**TEXT SHOWN**.
------
Endogenously produced H 2 O 2 is intimately involved in iron metabolism in Streptococcus pneumoniae
Edroyal Womack, Babek Alibayov, Jorge E. Vidal, Zehava Eichenbaum- Infectious Diseases
- Cell Biology
- Microbiology (medical)
- Genetics
- General Immunology and Microbiology
- Ecology
- Physiology
ABSTRACT
In the presence of molecular oxygen, the human pathogen Streptococcus pneumoniae produces and secretes large amounts of hydrogen peroxide (H 2 O 2 ), which can readily interact with free and heme-bound iron. Here, we investigated the role of the endogenously produced H 2 O 2 in iron acquisition. The data revealed that S. pneumoniae uses H 2 O 2 to liberate iron from met-hemoglobin (Hb-Fe 3+ ) extracellularly, allowing the bacterium to import and grow on free iron even when cultivated on met-hemoglobin as the only iron source. The loss of H 2 O 2 production leads to a dramatic pneumococcal intake of heme and is associated with a robust upregulation of most iron uptake machinery (indicating an iron starvation signal). These and other data reveal a close and previously unexplored relation between H 2 O 2 production and iron metabolism in S. pneumoniae . The data also show that, in addition to extracellular degradation, pneumococci are armed with H 2 O 2 -independent mechanisms for intracellular heme catabolism.
IMPORTANCE
Heme degradation provides pathogens with growth essential iron, leveraging on the host heme reservoir. Bacteria typically import and degrade heme enzymatically, and here, we demonstrated a significant deviation from this dogma. We found that Streptococcus pneumoniae liberates iron from met-hemoglobin extracellularly, in a hydrogen peroxide (H 2 O 2 )- and cell-dependent manner; this activity serves as a major iron acquisition mechanism for S. pneumoniae . Inhabiting oxygen-rich environments is a major part of pneumococcal biology, and hence, H 2 O 2 -mediated heme degradation likely supplies iron during infection. Moreover, H 2 O 2 reaction with ferrous hemoglobin but not with met-hemoglobin is known to result in heme breakdown. Therefore, the ability of pneumococci to degrade heme from met-hemoglobin is a new paradigm. Lastly, this study will inform other research as it demonstrates that extracellular degradation must be considered in the interpretations of experiments in which H 2 O 2 -producing bacteria are given heme or hemoproteins as an iron source.
------
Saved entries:

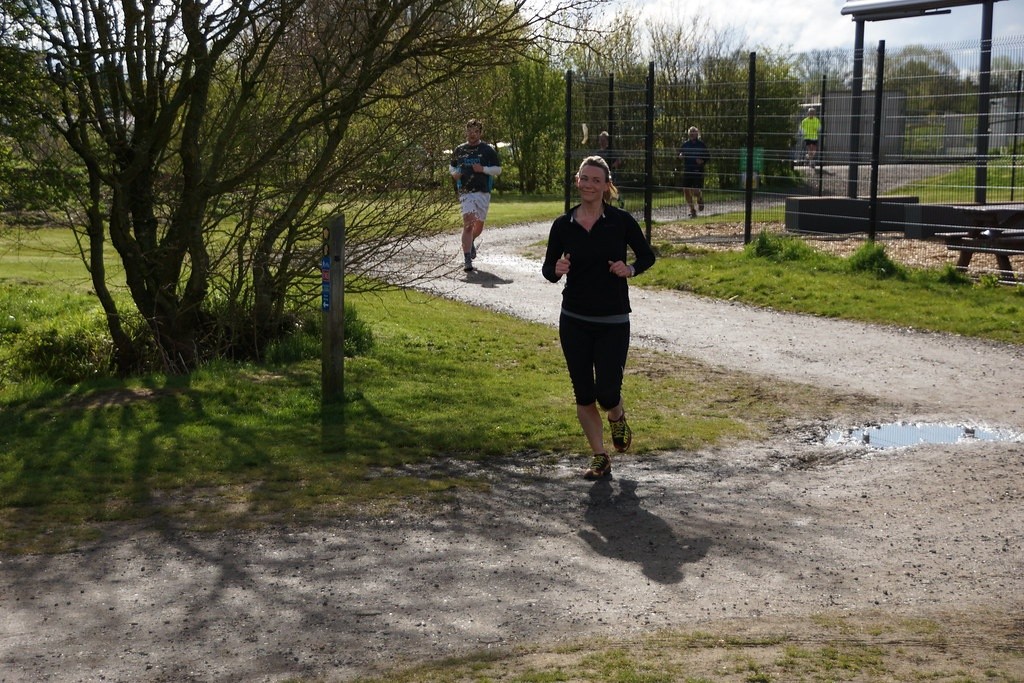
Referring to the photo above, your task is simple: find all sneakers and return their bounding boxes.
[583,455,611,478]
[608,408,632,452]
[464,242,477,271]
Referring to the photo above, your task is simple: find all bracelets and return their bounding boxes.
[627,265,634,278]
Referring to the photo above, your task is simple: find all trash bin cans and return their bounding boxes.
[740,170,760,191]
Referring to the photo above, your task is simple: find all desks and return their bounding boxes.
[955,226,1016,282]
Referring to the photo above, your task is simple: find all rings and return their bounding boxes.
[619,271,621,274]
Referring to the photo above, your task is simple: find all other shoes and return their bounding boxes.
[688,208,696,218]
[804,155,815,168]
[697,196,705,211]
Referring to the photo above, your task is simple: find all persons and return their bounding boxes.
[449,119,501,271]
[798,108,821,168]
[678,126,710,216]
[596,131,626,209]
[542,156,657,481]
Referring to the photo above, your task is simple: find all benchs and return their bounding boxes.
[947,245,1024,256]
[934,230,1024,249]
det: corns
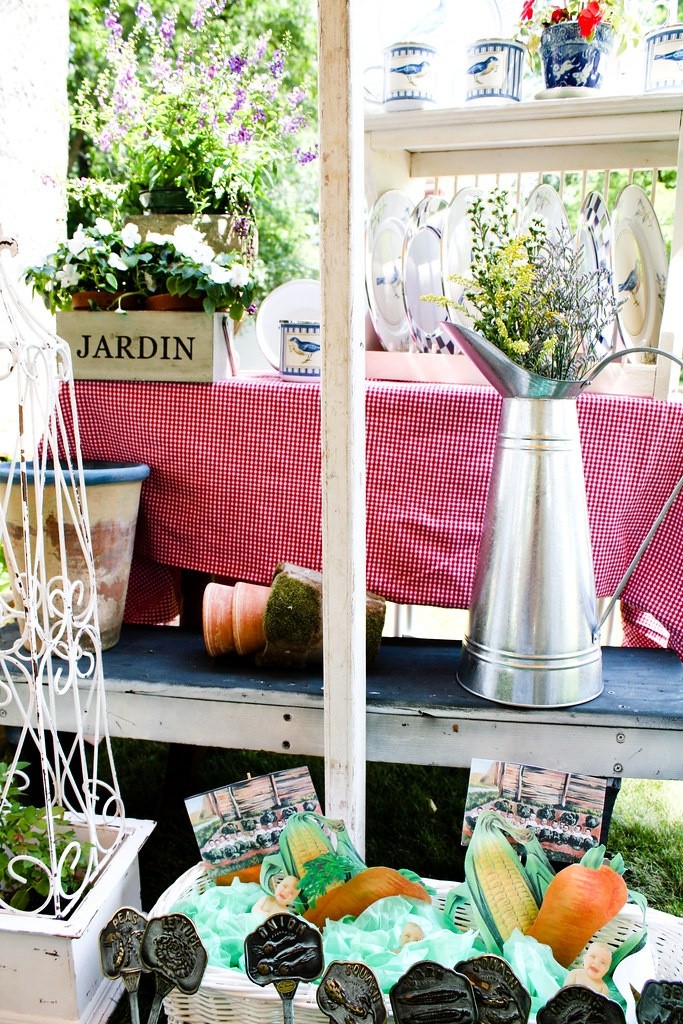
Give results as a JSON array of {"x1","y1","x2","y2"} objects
------
**PROBLEMS TO SOLVE**.
• 1. In the text on hydrogen peroxide and iron in Streptococcus pneumoniae, retype everything from "Endogenously produced H 2 O 2 is" down to "- Microbiology (medical)".
• 2. According to the text on hydrogen peroxide and iron in Streptococcus pneumoniae, what does S. pneumoniae use hydrogen peroxide to liberate iron from?

**TASK SOLUTIONS**.
• 1.
Endogenously produced H 2 O 2 is intimately involved in iron metabolism in Streptococcus pneumoniae
Edroyal Womack, Babek Alibayov, Jorge E. Vidal, Zehava Eichenbaum- Infectious Diseases
- Cell Biology
- Microbiology (medical)

• 2. Met-hemoglobin.